1.5 Manfaat Penelitian
Penelitian ini diharapkan dapat memberikan informasi yang berguna bagi investor untuk memprediksi pergerakan harga saham di BEI. Secara lebih rinci, penelitian ini juga akan memberikan gambaran seberapa besar pengumuman suatu Undang-Undang di industri pertambangan terhadap saham perusahaan tambang yang tercatat di BEI.
Penelitian ini juga diharapkan dapat memberikan gambaran perilaku pasar modal di Indonesia, dengan melihat reaksi harga saham terhadap adanya suatu
peristiwa.
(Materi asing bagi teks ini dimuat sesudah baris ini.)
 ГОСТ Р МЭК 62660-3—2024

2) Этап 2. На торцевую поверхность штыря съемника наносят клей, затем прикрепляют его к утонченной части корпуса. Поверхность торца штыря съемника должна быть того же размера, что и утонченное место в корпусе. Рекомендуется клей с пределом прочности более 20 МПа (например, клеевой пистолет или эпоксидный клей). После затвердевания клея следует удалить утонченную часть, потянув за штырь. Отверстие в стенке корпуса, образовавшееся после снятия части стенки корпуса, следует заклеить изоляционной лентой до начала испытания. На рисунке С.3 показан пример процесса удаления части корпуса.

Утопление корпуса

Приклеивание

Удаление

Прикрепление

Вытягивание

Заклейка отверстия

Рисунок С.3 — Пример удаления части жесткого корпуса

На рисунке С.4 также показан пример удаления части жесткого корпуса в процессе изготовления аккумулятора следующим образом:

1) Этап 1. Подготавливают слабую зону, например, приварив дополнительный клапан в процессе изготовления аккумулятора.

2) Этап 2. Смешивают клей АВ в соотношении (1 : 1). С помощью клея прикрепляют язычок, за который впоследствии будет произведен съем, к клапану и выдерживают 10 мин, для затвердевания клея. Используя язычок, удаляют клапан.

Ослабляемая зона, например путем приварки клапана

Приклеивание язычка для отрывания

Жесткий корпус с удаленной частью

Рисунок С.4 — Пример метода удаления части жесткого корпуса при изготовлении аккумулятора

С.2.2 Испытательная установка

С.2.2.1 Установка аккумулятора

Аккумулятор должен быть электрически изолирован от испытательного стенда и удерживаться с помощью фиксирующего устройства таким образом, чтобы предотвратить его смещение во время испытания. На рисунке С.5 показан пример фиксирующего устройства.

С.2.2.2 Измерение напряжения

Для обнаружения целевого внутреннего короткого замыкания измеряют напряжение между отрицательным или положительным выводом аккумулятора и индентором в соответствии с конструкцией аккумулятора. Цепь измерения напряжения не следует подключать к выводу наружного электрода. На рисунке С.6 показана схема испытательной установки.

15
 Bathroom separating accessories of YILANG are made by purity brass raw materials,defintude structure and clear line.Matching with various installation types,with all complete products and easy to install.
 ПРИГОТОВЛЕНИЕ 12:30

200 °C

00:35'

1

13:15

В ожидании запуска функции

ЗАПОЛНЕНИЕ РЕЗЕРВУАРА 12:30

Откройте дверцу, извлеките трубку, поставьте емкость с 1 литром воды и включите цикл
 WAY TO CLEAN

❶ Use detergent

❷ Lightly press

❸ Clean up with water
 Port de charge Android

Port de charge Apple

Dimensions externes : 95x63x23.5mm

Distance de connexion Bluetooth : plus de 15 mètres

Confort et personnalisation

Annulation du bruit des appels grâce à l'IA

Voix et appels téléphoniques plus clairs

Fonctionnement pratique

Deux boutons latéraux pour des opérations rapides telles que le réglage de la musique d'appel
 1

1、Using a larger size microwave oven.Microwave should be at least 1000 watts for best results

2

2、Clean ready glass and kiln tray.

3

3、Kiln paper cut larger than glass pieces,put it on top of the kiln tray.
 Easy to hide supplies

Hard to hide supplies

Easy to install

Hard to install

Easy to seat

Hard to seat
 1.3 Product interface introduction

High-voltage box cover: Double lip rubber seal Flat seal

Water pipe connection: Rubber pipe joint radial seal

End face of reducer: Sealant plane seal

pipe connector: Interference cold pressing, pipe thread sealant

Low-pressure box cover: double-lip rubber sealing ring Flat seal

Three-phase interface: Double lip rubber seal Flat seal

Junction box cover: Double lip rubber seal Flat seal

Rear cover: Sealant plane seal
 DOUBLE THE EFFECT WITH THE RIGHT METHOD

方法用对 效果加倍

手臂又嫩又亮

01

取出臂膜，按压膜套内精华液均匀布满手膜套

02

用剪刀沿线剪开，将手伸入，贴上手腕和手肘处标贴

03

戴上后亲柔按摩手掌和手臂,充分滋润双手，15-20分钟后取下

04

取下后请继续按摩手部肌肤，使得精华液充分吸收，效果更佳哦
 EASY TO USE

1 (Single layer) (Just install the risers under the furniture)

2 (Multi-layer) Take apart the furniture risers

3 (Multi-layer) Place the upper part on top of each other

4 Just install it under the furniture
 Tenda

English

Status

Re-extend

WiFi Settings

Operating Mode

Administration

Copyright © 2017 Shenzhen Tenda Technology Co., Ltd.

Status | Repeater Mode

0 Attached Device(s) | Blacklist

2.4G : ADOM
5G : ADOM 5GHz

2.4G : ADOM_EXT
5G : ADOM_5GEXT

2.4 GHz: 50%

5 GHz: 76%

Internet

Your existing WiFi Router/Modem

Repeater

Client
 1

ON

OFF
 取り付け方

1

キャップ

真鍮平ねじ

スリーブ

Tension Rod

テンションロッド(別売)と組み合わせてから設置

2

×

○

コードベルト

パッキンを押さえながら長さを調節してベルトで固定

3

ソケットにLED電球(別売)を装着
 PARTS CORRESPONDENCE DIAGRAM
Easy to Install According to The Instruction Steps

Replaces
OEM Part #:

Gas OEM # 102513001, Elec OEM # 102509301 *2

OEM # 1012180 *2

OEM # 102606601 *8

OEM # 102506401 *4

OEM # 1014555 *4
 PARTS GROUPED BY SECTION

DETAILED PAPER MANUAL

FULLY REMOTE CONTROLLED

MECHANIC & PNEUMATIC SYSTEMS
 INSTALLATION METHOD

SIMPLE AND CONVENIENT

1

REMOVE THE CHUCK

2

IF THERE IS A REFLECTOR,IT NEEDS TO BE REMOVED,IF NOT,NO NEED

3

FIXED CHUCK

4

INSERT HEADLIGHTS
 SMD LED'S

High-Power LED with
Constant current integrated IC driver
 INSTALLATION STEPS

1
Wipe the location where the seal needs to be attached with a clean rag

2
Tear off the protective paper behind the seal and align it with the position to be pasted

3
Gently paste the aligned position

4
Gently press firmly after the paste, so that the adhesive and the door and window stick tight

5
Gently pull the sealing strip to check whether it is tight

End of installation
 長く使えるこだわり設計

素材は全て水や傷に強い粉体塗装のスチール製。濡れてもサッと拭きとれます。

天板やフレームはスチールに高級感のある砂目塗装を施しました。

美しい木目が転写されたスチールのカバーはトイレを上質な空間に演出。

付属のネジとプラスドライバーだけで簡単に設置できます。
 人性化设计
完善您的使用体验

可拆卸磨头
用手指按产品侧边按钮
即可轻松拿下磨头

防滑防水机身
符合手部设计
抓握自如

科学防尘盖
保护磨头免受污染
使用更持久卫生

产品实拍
Selain itu, penelitian ini diharapkan memberikan kontribusi pada pengembangan penelitian pasar efisien berdasarkan informasi khususnya atas adanya suatu peraturan baru yang mempengaruhi industri, serta bagi akademisi yang memiliki kepentingan terhadap topik ini dapat digunakan sebagai referensi tambahan untuk penelitian selanjutnya.
1.6 Sistematika Penulisan
Secara garis besar, penelitian ini akan dituangkan ke dalam lima bab, dengan sistematika sebagai berikut.
Bab I Pendahuluan
Bab ini menjelaskan mengenai latar belakang, rumusan masalah, batasan masalah, tujuan penelitian, manfaat penelitian dan sistematika penulisan.
Bab II Kajian Pustaka
Bab ini menjelaskan mengenai pengertian teoritis dan penjelasan mengenai Undang-Undang No. 4 Tahun 2009, efficient market, studi peristiwa, beberapa penelitian sebelumnya mengenai reaksi pasar modal terhadap suatu peristiwa dan pengembangan hipotesis dalam penelitian ini.
Bab III Metoda Penelitian
Bab ini menjelaskan metode yang digunakan dalam penelitian ini seperti, periode observasi, sampel yang digunakan, dan metode analisis yang digunakan.
Bab IV Analisis dan Pembahasan
Bab ini menguraikan hasil analisis data menggunakan hipotesis dan uji statistik
Bab V Penutup
Bab ini menguraikan kesimpulan, keterbatasan dari hasil penelitian yang dilakukan, serta rekomendasi yang dapat dijadikan penelitian berikutnya.